# Goal:
Write the next part of the reflection below on Thanksgiving dinner and the Christian Meal of Unity, starting right after its last sentence.

# Selection:
A Meal of Unity
Christian Reflections on Thanksgiving Dinner
by Rev. Fr. Mark Beshara
St. Michael's Church, Van Nuys, California
Families like to meet together for a meal. When the family is large and particularly close to one another, it usually develops this family meal into a kind of ritual. Most Americans find this most clearly expressed in the traditional Thanksgiving Dinner, held every year. The time and place are important for Thanksgiving Dinner, so too is the menu which must be built around certain meats—usually a big turkey—and certain other traditional dishes, such as cranberry sauce and pumpkin pie. Other ritualistic elements are usually developed when a family meets over a number of years for this traditional meal: certain persons have certain functions, definite places to sit, preparation rites are evolved into a strict custom, certain routines become traditional after the meal is finished. And when the afternoon is finished, everyone goes away back to his own daily round of living strengthened once more in the sense of oneness with this family. This conviction of unity and mutual support will bolster each person often in times of frustration or loneliness which come into all our lives. No family should be without a traditional meal. All of us, even those who cannot have such a gathering at Thanksgiving, know that this is true. Some families find that many more than one family meal each year is needed. And these families usually enjoy a unity and strength among themselves that is envied by others.
The Christian Family—the Family of God—also need their Meal of Unity. This need was well understood by Jesus Christ, and He instituted the Christian meal for all His followers. He did it very simply: He took bread and said, “This is my body.” Then He broke it and gave it to His followers to eat. He took wine and said. “This is my blood.” Then He gave it to them to drink. Then He said. “Do this in memory of me.” As the Apostles ate, they realized that they were becoming one with each other by Christ Himself entering into all of them. It is on this strength that they lived and gave witness to Christ all over the world. This meal and its effects on the Christians who ate of it immediately fulfilled the prayer which Christ said to His Father on that same night: “That they may be one Father, in you and you in me. . . that they may be one in us.” From that day until now, Christians have always met together in the traditional Breaking of Bread.
Christians, too, over the years have evolved a thorough ritual as the setting for this traditional Meal of Unity. Orthodox Christians in particular have developed a preparation rite, the Eucharistic Prayer, the Epiclesis, which invokes the Holy Spirit to “descend upon us and these gifts here spread forth” and to change the bread and wine into the Body and Blood of Jesus Christ so that the Orthodox Faithful may break this Bread of Life and receive it unto themselves for the “remission of sins and Life Everlasting.”

# Supplied data:
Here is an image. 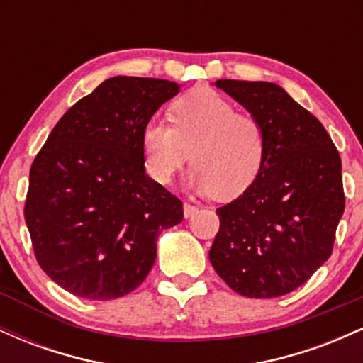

# Reply to the exercise:
Christians who come together for this Eucharistic Meal should come carrying the gifts which they want to contribute. In early Christian days each one did literally carry gifts to the Altar, much like Aunt Jane brings a casserole or Uncle George brings a bottle of wine to Thanksgiving Dinner. Nowadays the preparation of gifts is done in our Churches through one representative of the whole assembly, the Priest. who brings the bread and wine to the Altar in the Great Entrance. Each of us, though, should give our lives and our sincere dedication to Christ’s way of life while our representative is preparing the Gifts. The meal which we are readying on our Altars is, after all, OUR meal. OUR Breaking of the Bread. Of course, the Priest has the main function during the meal, because he is specially Ordained with the Grace of God to represent the community to God, as well as representing Christ before the community. But our function is also evidently meaningful; we come forward and eat from the Breaking of the Bread. We, like the Apostles, realize that all the assembly eating from this Holy Banquet are partaking of the same Christ which is filling us. We move back to our places with a sense of deep unity growing within us and all around us. There is a togetherness in this which penetrates us. There is a strength in this which fills us with a sense of power. There is a solemn conviction in this which makes us feel more and more Divine. We join together with all Orthodox Christians in this Breaking of the Bread. . . but we join with Jesus Christ in the deepest sense of our being. All of us are one, not only together, but in Christ.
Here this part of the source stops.